Grieving the Future
Navigating Reality with concepts of Past, Present, and Future
Grieving the Future
a one life tutorial for March 2025
We are going to discuss the nature of “grieving the future” by starting with an inquiry into the broader sense of being in the present moment-- the here and now. It all seems very simple: the present moment lies somewhere between the past and the future. With the Past and the Future labeled and reified as boundaries you can unequivocally declare that you are resting in the present. Past and Future provide the margins required to define the present. These boundaries are dependent upon a linear organization of time and space. Past is what has been, future is what will come, and present is here now. All of this is a construct created by you in every moment as a method of organizing your reality. Diving deep brings you to face the conundrum of a present that only exists if a Past and a Future exist, while understanding the need to stand in a now moment with Now having no separate existence.
Grieving the future emphasizes the linear construct of your reality. The term “grieving the future” describes the deep sorrow or mourning you feel over a future that is lost, changed, or no longer possible. It often arises in situations when hopes, dreams, or expectations for life, relationships, or the world are determined to be impossible. The deeper nature of the grief is a perfect example of suffering as the result of attachment to that which is ineffable.
All grief is a holding on to the basic idea that something went wrong and living in the consequence of that wrong is sufferable. Grieving the future is a unique kind of grief because it's not about something that has already happened, but about something that is believed will never happen. This makes it complex, as you may struggle to process it without any tangible closure. It can feel ambiguous, frustrating, and even isolating. It starts with consciously or unconsciously identifying the present as lacking something which was supposed to guarantee a future. When the future unfolds without manifesting what was thought to be guaranteed, grief ensues. Usually, several attempts to change what is and fix things that are unfixable result in grief.
If you want to address grief, we suggest that instead of identifying the grief as a problem to solve, observe emotions as they arise and let them self-liberate. Grief, when met with open awareness, transforms—not by suppressing it, but by seeing its nature as transient and luminous. Reality is already complete just as it is. Even in grief, there is nothing fundamentally wrong or lacking. This does not mean denying pain but recognizing that suffering arises when we resist the flow of what is.
You use your conceptual past-present-future construct primarily to help you orient and navigate the present. Future seems to exist “out there” somewhere right on the boundary of where the present is no longer recognized. To create a sense of future you try to imagine all possible results of thoughts and actions labeled to be present. Creating future demands that you are always on the edge of the present and future, and always pushing the present behind you into the past.
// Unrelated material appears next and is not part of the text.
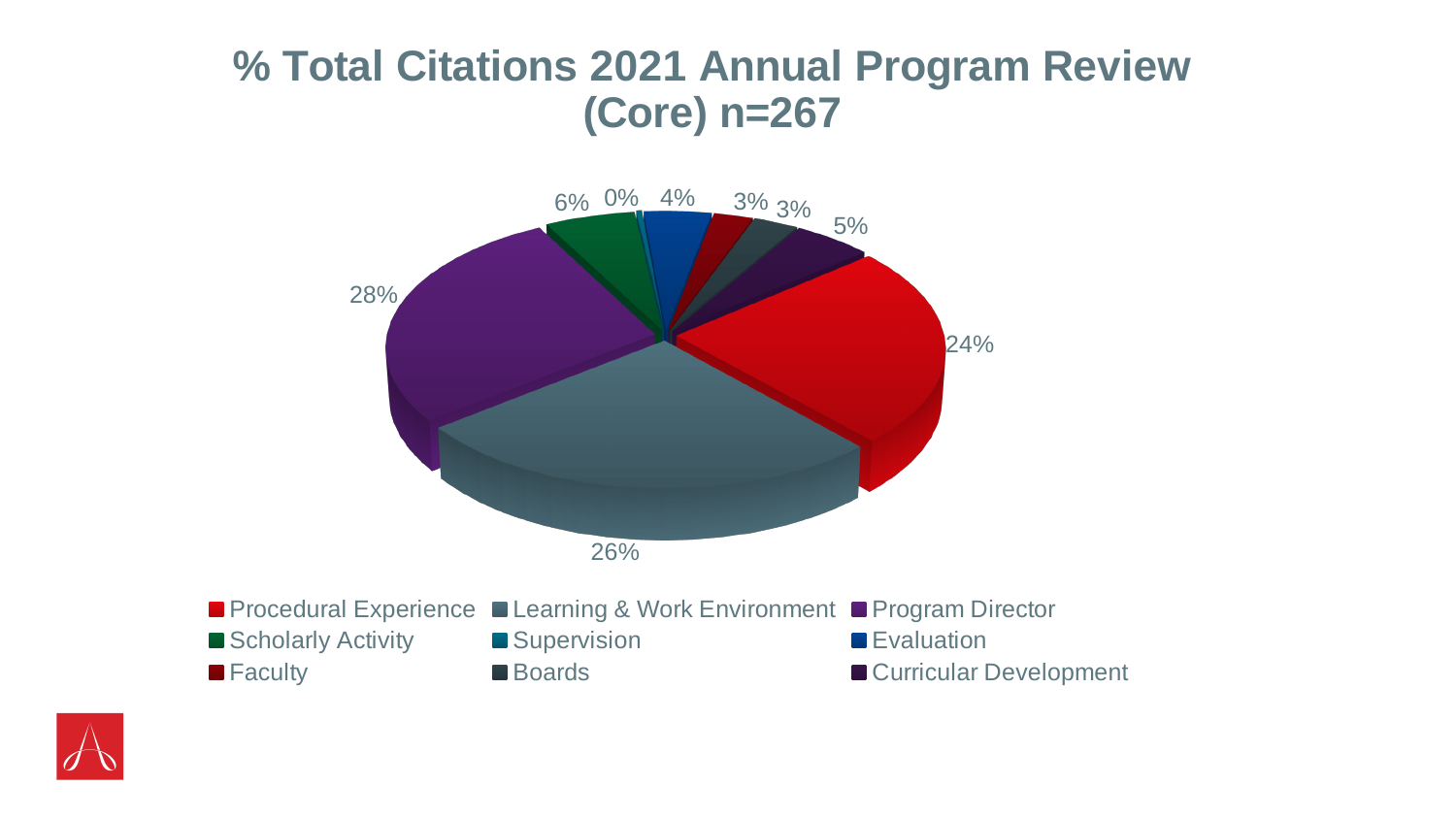
What is the difference in percentage points between Program Director and Procedural Experience? 4 What is the value of n stated in the chart title? 267 Which category has the largest share of total citations? Program Director How many categories are listed in the legend? 9 What type of chart is shown on the slide? pie chart What percentage of total citations is attributed to Program Director? 28% What percentage of total citations is attributed to Procedural Experience? 24% What percentage of total citations is attributed to Curricular Development? 5% What percentage of total citations is attributed to Learning & Work Environment? 26% Which category has the smallest share of total citations? Supervision What percentage of total citations is attributed to Scholarly Activity? 6% Which has a larger share of citations, Scholarly Activity or Evaluation? Scholarly Activity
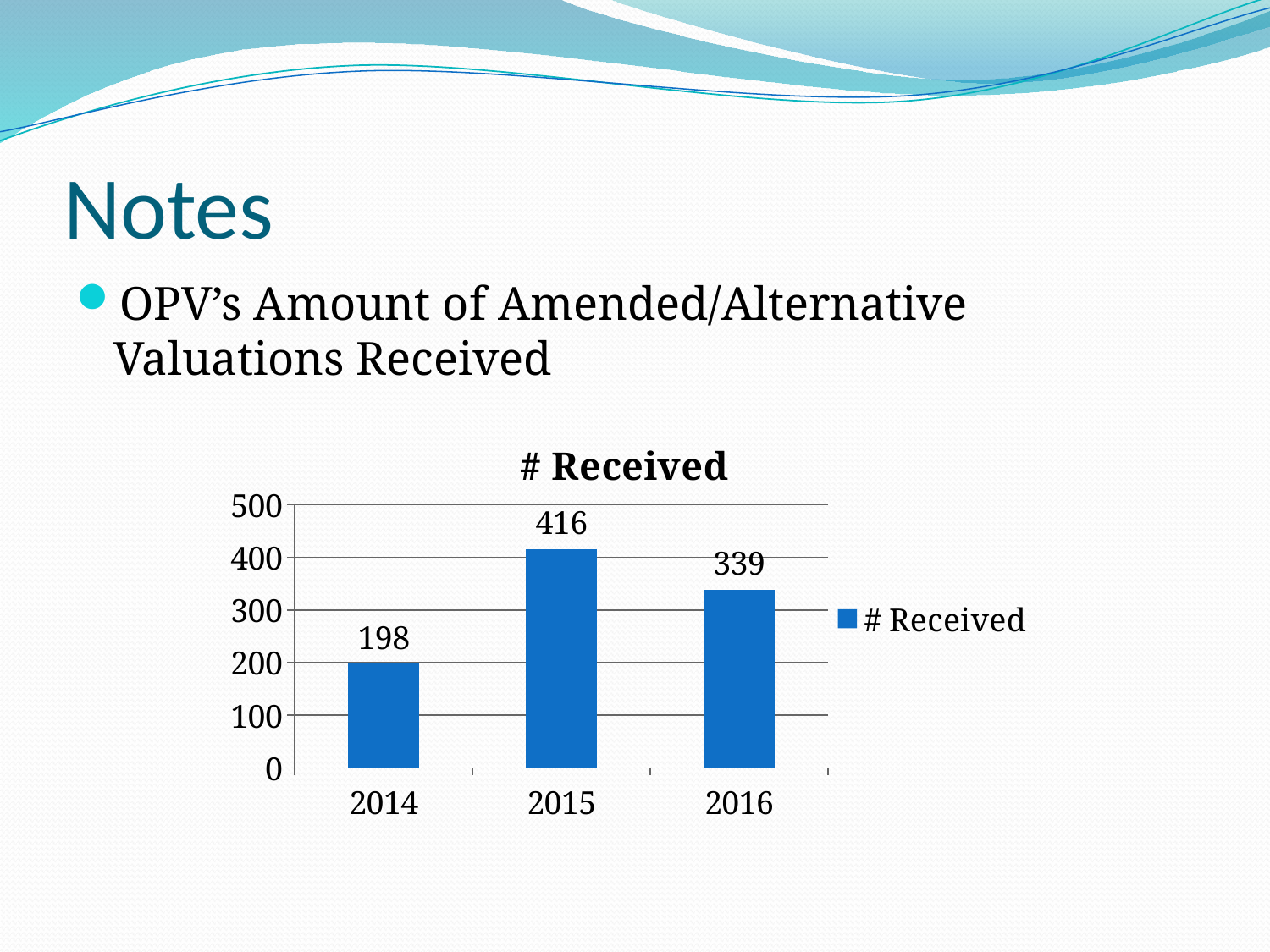
Is the value for 2016 greater or less than 300? greater Which year has the lowest number received? 2014 What is the value for 2014? 198 What is the title of the chart? # Received Which year has the highest number received? 2015 What is the difference between the values for 2015 and 2014? 218 Which is larger, the value for 2016 or the value for 2014? 2016 How many years are shown on the x axis? 3 What is the value for 2015? 416 What is the difference between the values for 2015 and 2016? 77 What kind of chart is shown? bar chart What is the value for 2016? 339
Truly, past and future, as well as present, are all conceptual constructs. There is no substantiality, the present moment cannot exist, the past and future are empty. Let go of your fixed, linear timeline, rest in the immediacy of awareness, and suffering dissolves naturally. Do not attach yourself to your ideas of future. No matter what the content of the ideas, it is the act of holding on, of clinging to and grasping for any future that creates the suffering. Here is where the deeper understanding of impermanence and the profound knowing of Great Perfection arise to free you.
Emphasize the recognition of the natural, ever-present state of awareness, and approach "grieving the future" with a perspective rooted in impermanence. This does not dismiss the human experience of suffering. Compassion naturally arises when you see how your own and others' struggles come from clinging to illusions. Allowing spaciousness around grief—rather than resisting or indulging it—lets grief move through awareness like clouds in the sky. All thoughts of the future are just thoughts, do not solidify them. Trust the spontaneous unfolding of life rather than holding on to a specific path and allow grief to arise and fall away naturally.
There is a lot of grief present in the world right now that is felt by all of humanity. Grieving the future has been generated by the consciousness of humanity legitimately in the habit of defining where they exist in the present relative to what they have determined to be past and future. Return to a sense of the timeless and dimensionless space of existence. Simply allow what is, and free yourself from the suffering and all grief associated with the future. Be as compassionate with yourself as you are with others, and allow loving awareness to guide you.